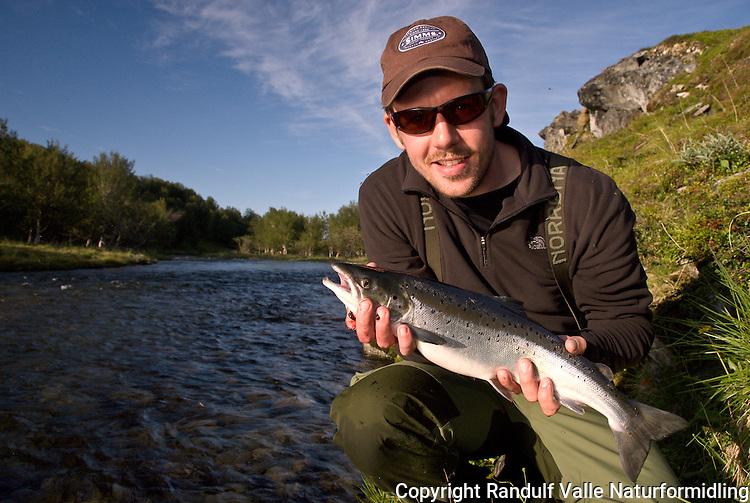 Mann holder smålaks. --- Man holding small salmon.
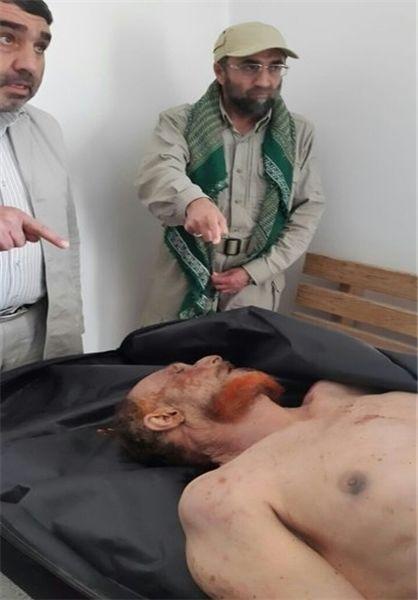 سردار ایرانی بالای سر جنازه معاون صدام+عکس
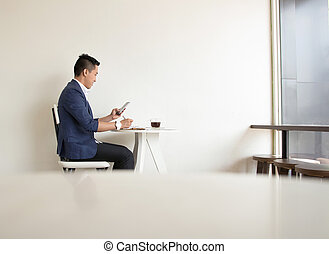 Asian casual business man working in coffee shop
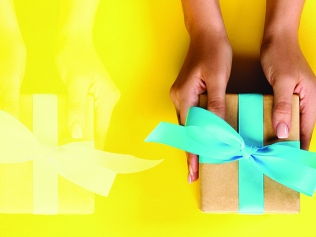 two pairs of hands, one transparent, handing gifts forward against a yellow background
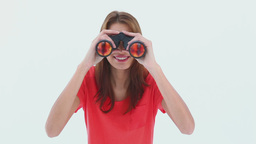 Brunette haired woman looking through binoculars Stock Video Footage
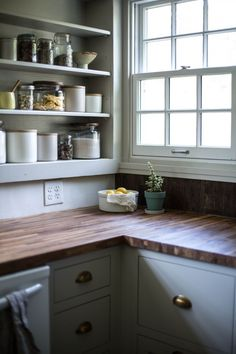The counters are butcher block from Lumber Liquidators. Catskills-Farmhouse-kitchen-by-Jersey-Ice-Cream-Co-Remodelista-3
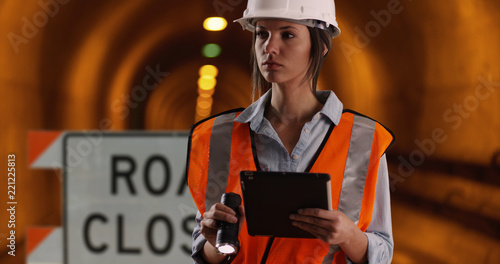 Canvas Print female worker shining flashlight at camera while in tunnel under construction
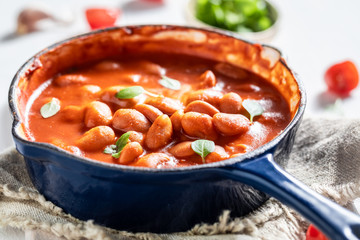 Hot baked beans with garlic and fresh tomatoes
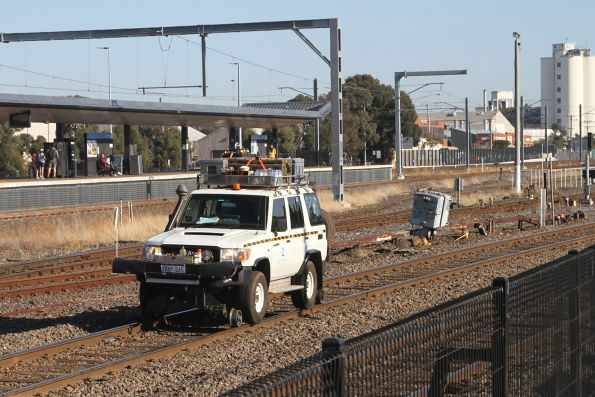 Speno crew follow the ultrasonic rail flaw detector in a hi-rail 4WD along the standard gauge at West Footscray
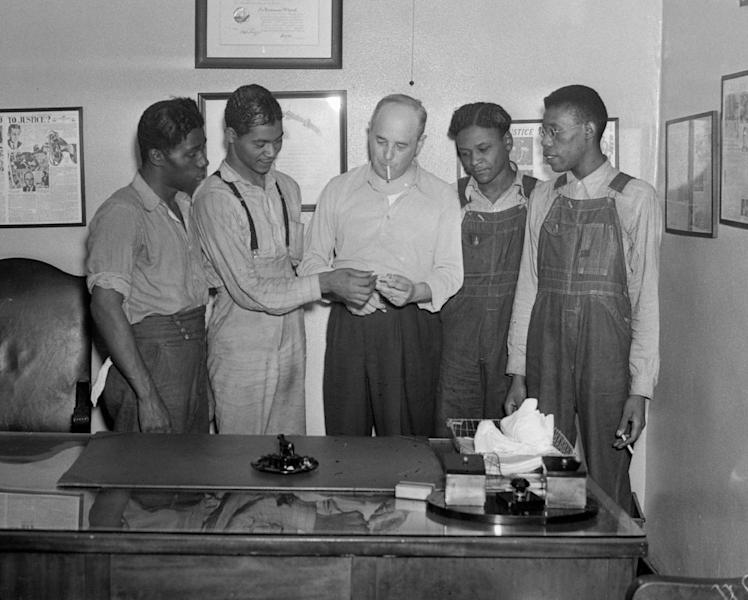 "FILE - In this July 26, 1937 file photo, New York attorney Samuel Leibowitz, center, stands in his office in New York with four of the ""Scottsboro Boys,"" from left, Willie Robertson, Eugene Williams, Roy Wright, and Olen Montgomery. Levin is credited with saving from death all but one of the nine black teens who were wrongly convicted of raping two white women in 1931. In a final chapter to one of the most important civil rights episodes in American history, Alabama lawmakers voted Thursday, April 4, 2013 to give posthumous pardons to the ""Scottsboro Boys"". (AP Photo, File)"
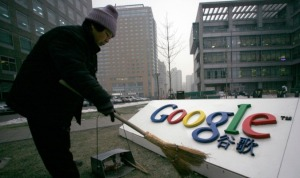 A cleaner sweeps the logo of Google China outside its company headquarters in Beijing, January 19, 2010. (Alfred Jin/Reuters)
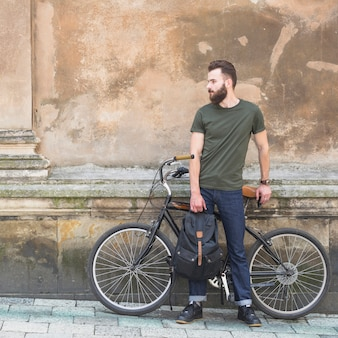 Man with his bicycle standing in front of old wall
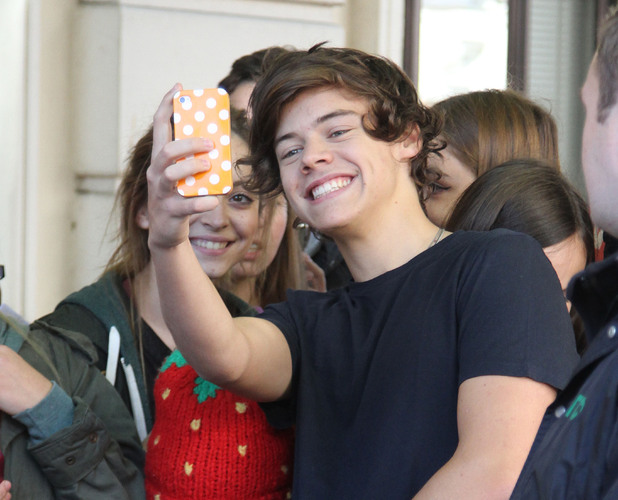 Harry Styles poses with fans outside Radio 1 studios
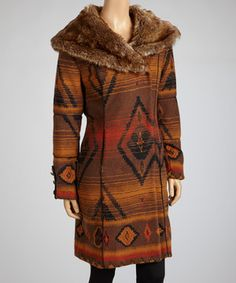 Give chilly breezes the cold shoulder in stand-out style with this chic jacket. Boasting a trendy tribal print with flirty faux fur trim, this lovely layer is a fashionable finishing touch.
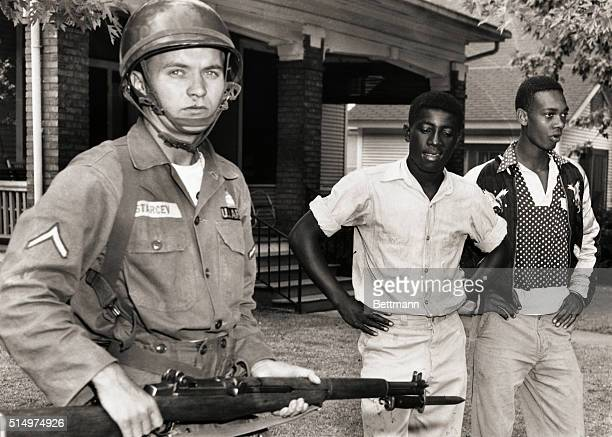 Three men from the mob around Little Rock's Central High School are driven from the area at bayonetpoint by these soldiers of the 101st Airborne...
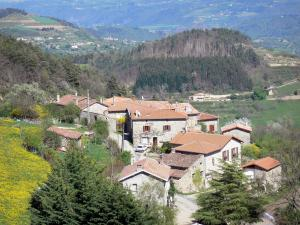 Landscapes of the Ardèche - Stone houses in a wooded setting
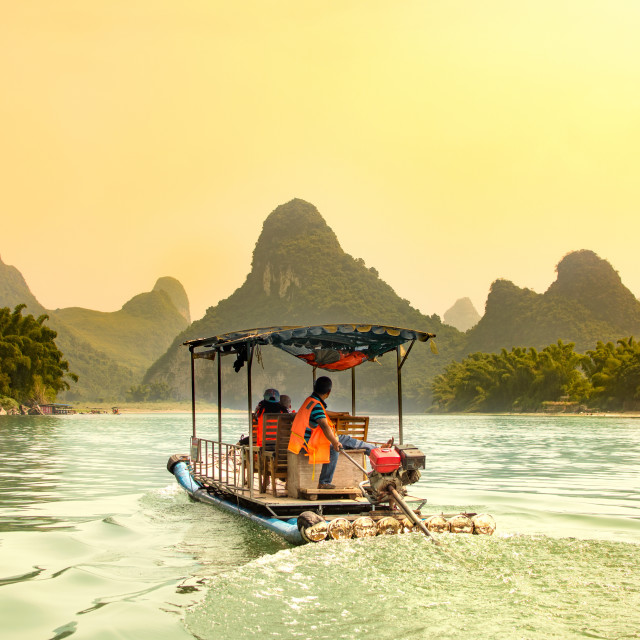 """Tourists cruising Li River in Yangshuo, China"" stock image"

::::::::

A faithful copy of all the data above, without its pictures, is the expected result.

Reply -
 Mann holder smålaks. --- Man holding small salmon.
 سردار ایرانی بالای سر جنازه معاون صدام+عکس
 Asian casual business man working in coffee shop
 two pairs of hands, one transparent, handing gifts forward against a yellow background
 Brunette haired woman looking through binoculars Stock Video Footage
The counters are butcher block from Lumber Liquidators. Catskills-Farmhouse-kitchen-by-Jersey-Ice-Cream-Co-Remodelista-3
 Canvas Print female worker shining flashlight at camera while in tunnel under construction
 Hot baked beans with garlic and fresh tomatoes
 Speno crew follow the ultrasonic rail flaw detector in a hi-rail 4WD along the standard gauge at West Footscray
 "FILE - In this July 26, 1937 file photo, New York attorney Samuel Leibowitz, center, stands in his office in New York with four of the ""Scottsboro Boys,"" from left, Willie Robertson, Eugene Williams, Roy Wright, and Olen Montgomery. Levin is credited with saving from death all but one of the nine black teens who were wrongly convicted of raping two white women in 1931. In a final chapter to one of the most important civil rights episodes in American history, Alabama lawmakers voted Thursday, April 4, 2013 to give posthumous pardons to the ""Scottsboro Boys"". (AP Photo, File)"
 A cleaner sweeps the logo of Google China outside its company headquarters in Beijing, January 19, 2010. (Alfred Jin/Reuters)
 Man with his bicycle standing in front of old wall
 Harry Styles poses with fans outside Radio 1 studios
 Give chilly breezes the cold shoulder in stand-out style with this chic jacket. Boasting a trendy tribal print with flirty faux fur trim, this lovely layer is a fashionable finishing touch.
 Three men from the mob around Little Rock's Central High School are driven from the area at bayonetpoint by these soldiers of the 101st Airborne...
 Landscapes of the Ardèche - Stone houses in a wooded setting
 """Tourists cruising Li River in Yangshuo, China"" stock image"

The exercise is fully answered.